__Problem details__. Please reproduce the whole listing below word for word, omitting the pictures.

(Spatial question entries)
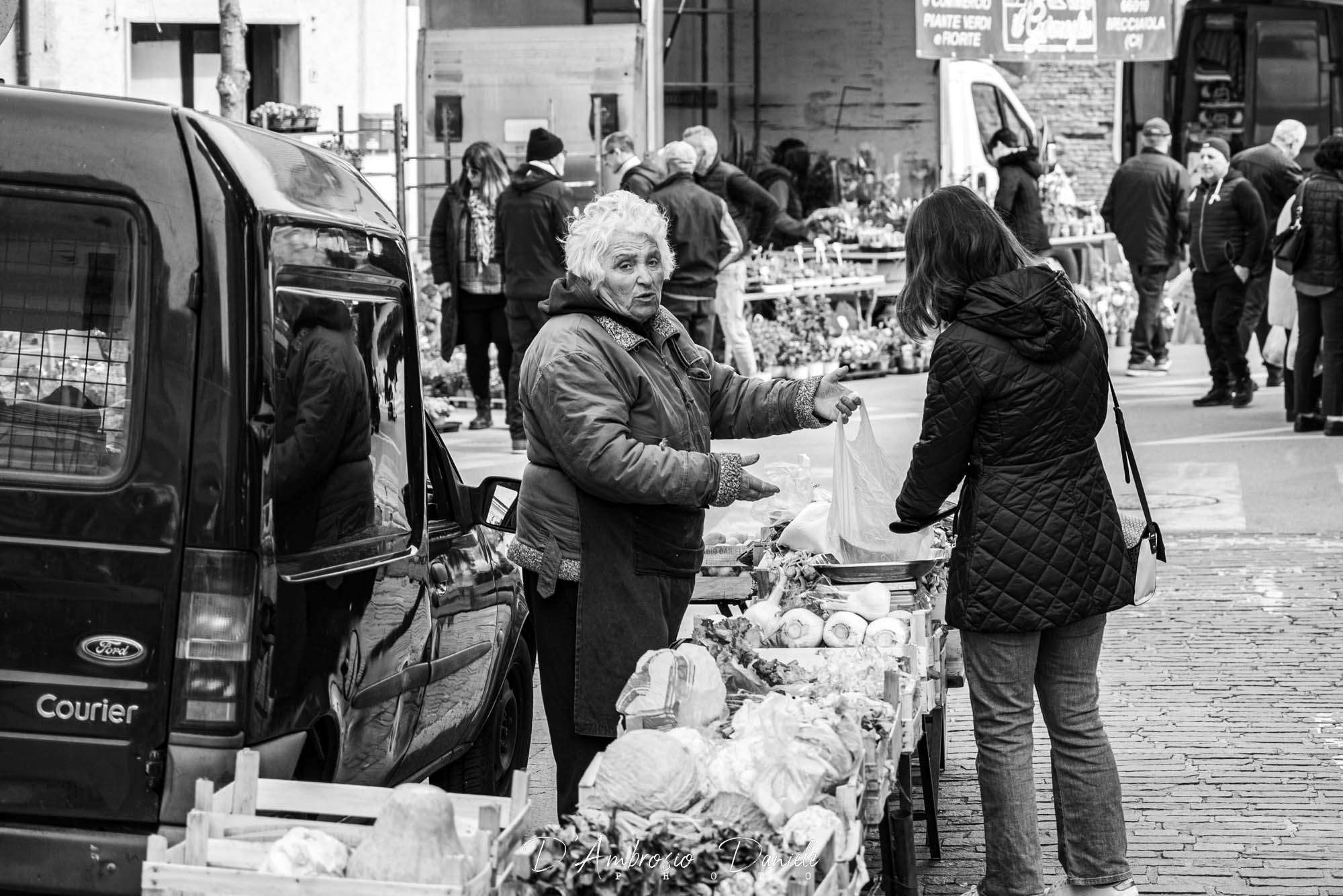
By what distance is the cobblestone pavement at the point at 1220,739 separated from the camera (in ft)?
16.4

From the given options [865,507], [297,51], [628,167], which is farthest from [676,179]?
[865,507]

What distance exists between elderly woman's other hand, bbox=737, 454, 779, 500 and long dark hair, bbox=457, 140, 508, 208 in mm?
8207

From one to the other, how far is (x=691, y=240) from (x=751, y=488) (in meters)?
8.05

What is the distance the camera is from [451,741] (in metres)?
4.64

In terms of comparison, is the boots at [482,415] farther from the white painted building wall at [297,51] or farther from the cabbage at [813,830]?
the cabbage at [813,830]

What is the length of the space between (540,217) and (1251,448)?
495 centimetres

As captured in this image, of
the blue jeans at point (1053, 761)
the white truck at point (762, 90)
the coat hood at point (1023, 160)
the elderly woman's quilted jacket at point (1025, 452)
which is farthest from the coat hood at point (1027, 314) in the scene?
the white truck at point (762, 90)

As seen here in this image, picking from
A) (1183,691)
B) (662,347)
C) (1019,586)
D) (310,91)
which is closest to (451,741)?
(662,347)

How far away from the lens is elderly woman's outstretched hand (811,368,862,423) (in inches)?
186

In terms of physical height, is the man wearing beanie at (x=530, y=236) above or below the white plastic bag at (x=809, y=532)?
above

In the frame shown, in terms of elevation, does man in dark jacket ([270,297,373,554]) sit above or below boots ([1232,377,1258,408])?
above

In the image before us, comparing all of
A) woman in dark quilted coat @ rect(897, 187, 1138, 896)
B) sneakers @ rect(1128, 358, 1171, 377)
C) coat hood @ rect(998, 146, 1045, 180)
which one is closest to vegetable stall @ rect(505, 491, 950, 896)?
woman in dark quilted coat @ rect(897, 187, 1138, 896)

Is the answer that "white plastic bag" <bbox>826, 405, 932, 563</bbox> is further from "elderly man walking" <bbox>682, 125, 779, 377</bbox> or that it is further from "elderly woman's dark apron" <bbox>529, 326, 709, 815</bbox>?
"elderly man walking" <bbox>682, 125, 779, 377</bbox>

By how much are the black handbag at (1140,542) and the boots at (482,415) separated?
28.1 ft
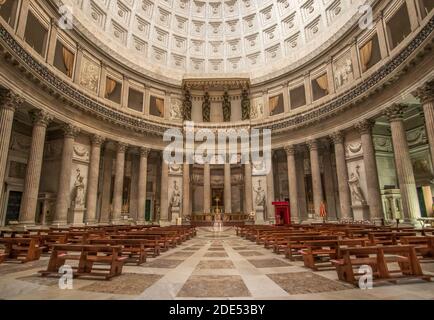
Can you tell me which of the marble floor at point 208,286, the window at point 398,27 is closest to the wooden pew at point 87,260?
the marble floor at point 208,286

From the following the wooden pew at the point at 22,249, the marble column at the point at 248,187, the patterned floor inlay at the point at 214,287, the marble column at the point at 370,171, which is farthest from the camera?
the marble column at the point at 248,187

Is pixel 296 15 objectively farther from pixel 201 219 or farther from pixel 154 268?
pixel 154 268

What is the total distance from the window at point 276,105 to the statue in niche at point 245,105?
307 centimetres

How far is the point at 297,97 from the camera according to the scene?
2750cm

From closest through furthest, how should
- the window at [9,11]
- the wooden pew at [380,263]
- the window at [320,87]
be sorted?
the wooden pew at [380,263] → the window at [9,11] → the window at [320,87]

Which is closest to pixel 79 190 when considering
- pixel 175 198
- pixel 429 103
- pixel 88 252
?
pixel 175 198

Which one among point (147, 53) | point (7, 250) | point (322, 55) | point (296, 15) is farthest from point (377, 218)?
point (147, 53)

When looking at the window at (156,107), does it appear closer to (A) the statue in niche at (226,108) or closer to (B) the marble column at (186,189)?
(B) the marble column at (186,189)

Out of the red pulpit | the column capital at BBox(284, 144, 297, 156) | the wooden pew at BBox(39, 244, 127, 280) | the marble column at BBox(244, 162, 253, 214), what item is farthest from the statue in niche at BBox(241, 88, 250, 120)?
the wooden pew at BBox(39, 244, 127, 280)

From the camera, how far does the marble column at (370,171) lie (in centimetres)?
1795

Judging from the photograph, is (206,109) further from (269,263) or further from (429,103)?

__Task response__.
By what distance is the cobblestone pavement at the point at 1220,739 separated from the camera (in ft)?
16.4

From the given options [865,507], [297,51], [628,167], which is farthest from [676,179]?
[865,507]

What distance exists between elderly woman's other hand, bbox=737, 454, 779, 500 and long dark hair, bbox=457, 140, 508, 208 in mm?
8207

From one to the other, how far is (x=691, y=240) from (x=751, y=488) (in meters)?
8.05

What is the distance the camera is from [451,741] (in metres)?
4.64

In terms of comparison, is the boots at [482,415] farther from the white painted building wall at [297,51] or farther from the cabbage at [813,830]?
the cabbage at [813,830]

What is the length of the space between (540,217) and (1251,448)?
495 centimetres

As captured in this image, of
the blue jeans at point (1053, 761)
the white truck at point (762, 90)
the coat hood at point (1023, 160)
the elderly woman's quilted jacket at point (1025, 452)
which is farthest from the coat hood at point (1027, 314) in the scene?
the white truck at point (762, 90)

As seen here in this image, picking from
A) (1183,691)
B) (662,347)
C) (1019,586)
D) (310,91)
which is closest to (451,741)?
(662,347)

How far away from the lens is elderly woman's outstretched hand (811,368,862,423) (in inches)?
186

In terms of physical height, is the man wearing beanie at (x=530, y=236) above or below the white plastic bag at (x=809, y=532)?
above

In the frame shown, in terms of elevation, does man in dark jacket ([270,297,373,554]) sit above or below boots ([1232,377,1258,408])?
above

In the image before us, comparing all of
A) woman in dark quilted coat @ rect(897, 187, 1138, 896)
B) sneakers @ rect(1128, 358, 1171, 377)
C) coat hood @ rect(998, 146, 1045, 180)
which one is closest to vegetable stall @ rect(505, 491, 950, 896)?
woman in dark quilted coat @ rect(897, 187, 1138, 896)

Is the answer that "white plastic bag" <bbox>826, 405, 932, 563</bbox> is further from "elderly man walking" <bbox>682, 125, 779, 377</bbox> or that it is further from "elderly woman's dark apron" <bbox>529, 326, 709, 815</bbox>?
"elderly man walking" <bbox>682, 125, 779, 377</bbox>

By how much are the black handbag at (1140,542) and the boots at (482,415) separated?
28.1 ft
Can you tell me which of the marble floor at point 208,286, the window at point 398,27 is closest to the wooden pew at point 87,260?
the marble floor at point 208,286

From the following the wooden pew at the point at 22,249, the marble column at the point at 248,187, the patterned floor inlay at the point at 214,287, the marble column at the point at 370,171, which is farthest from the camera?
the marble column at the point at 248,187

Is pixel 296 15 objectively farther from pixel 201 219 or farther from pixel 154 268?
pixel 154 268

What is the total distance from the window at point 276,105 to the statue in niche at point 245,105?
307 centimetres

How far is the point at 297,97 from the camera according to the scene?
2750cm

From closest through furthest, how should
- the window at [9,11]
- the wooden pew at [380,263]
- the window at [320,87]
be sorted?
the wooden pew at [380,263] → the window at [9,11] → the window at [320,87]

Which is closest to pixel 79 190 when considering
- pixel 175 198
- pixel 429 103
- pixel 88 252
?
pixel 175 198

Which one among point (147, 53) | point (7, 250) | point (322, 55) | point (296, 15) is farthest from point (377, 218)?
point (147, 53)

When looking at the window at (156,107), does it appear closer to (A) the statue in niche at (226,108) or closer to (B) the marble column at (186,189)?
(B) the marble column at (186,189)

Out of the red pulpit | the column capital at BBox(284, 144, 297, 156) | the wooden pew at BBox(39, 244, 127, 280) | the marble column at BBox(244, 162, 253, 214), what item is farthest from the statue in niche at BBox(241, 88, 250, 120)?
the wooden pew at BBox(39, 244, 127, 280)

From the camera, how far does the marble column at (370,171) lie (in centimetres)?
1795

Judging from the photograph, is (206,109) further from (269,263) or further from (429,103)?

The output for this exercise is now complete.